The Mucker and its sequel, Return of the Mucker, are E.R. Burroughs novels about the kind of guy who might be a third-class mook in some of his other novels. The Mucker is a thug from Chicago with no talents, no prospects, no education, and no morals.
Somehow he develops all of these after fighting degenerated headhunter samurai after being shipwrecked on a Pacific island along with a parcel of high society dudes including a beautiful and nervy girl who is good with a wakizashi. (Not making that up.)
The Return of the Mucker switches genres to Western, but I never got ahold of it to finish.
The one where the hero fights a crocodile, the damsel takes over the ship at gunpoint, and the cook dies a hero.

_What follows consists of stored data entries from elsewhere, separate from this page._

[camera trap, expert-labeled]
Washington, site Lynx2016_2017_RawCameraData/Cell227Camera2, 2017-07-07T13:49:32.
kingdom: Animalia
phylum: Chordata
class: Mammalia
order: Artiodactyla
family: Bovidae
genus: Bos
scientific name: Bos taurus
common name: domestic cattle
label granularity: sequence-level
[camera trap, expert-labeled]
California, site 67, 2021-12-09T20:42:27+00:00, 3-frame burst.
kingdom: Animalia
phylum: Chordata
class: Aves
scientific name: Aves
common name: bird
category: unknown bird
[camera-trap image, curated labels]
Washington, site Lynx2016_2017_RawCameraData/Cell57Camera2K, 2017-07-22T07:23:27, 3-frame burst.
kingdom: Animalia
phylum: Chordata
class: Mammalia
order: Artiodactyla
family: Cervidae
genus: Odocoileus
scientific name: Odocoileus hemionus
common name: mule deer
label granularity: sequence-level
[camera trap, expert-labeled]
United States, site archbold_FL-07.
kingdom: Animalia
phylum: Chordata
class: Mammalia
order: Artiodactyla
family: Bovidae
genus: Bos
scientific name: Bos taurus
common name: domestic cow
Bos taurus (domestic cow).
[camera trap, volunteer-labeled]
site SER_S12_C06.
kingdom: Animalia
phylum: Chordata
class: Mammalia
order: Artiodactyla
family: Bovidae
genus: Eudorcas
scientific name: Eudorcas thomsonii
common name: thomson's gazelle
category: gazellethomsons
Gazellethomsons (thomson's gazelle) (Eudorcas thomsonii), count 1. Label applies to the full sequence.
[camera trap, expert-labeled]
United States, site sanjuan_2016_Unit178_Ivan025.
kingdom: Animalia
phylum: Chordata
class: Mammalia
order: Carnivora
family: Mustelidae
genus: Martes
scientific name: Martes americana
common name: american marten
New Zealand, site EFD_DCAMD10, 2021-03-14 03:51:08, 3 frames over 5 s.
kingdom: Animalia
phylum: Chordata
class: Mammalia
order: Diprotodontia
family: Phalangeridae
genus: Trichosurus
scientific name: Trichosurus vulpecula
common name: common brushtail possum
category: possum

Tarzan’s infant son, Jack, is kidnapped by his nemesis, Rokoff the Russian. Rokoff’s plan is to take Jack to the primordial vastnesses of Darkest Africa and give him to the cannibal tribes–not to kill, but to raise as their own in his own twisted evolutionary programme for the Greystoke family. The father an ape–the son a cannibal. Rokoff does even better than he thought he would, because with baby Jack as bait, he manages to capture both Tarzan and Jane (separately). Tarzan he maroons on an uninhabited island, Jane he keeps–for himself.
But! The uninhabited island is home to a tribe of Mangani, of whom Tarzan soon becomes leader and escapes to the mainland. But! Jane gains the sympathy and help of the cook and escapes to the mainland….But a variety of twists and turns (and crocodiles) keep them from actually finding each other until the very last chapter.
(Burroughs was an expert at maddeningly delaying reader gratification with headlong coincidences, random twists, and crocodiles.)
Will Tarzan go down beneath the clubs and spears of the frenzied cannibal horde? Will he live to save his child and his wife? Will Jane escape the clutches of Rokoff and reach safety with her baby? Will Rokoff live to twirl his moustache another day?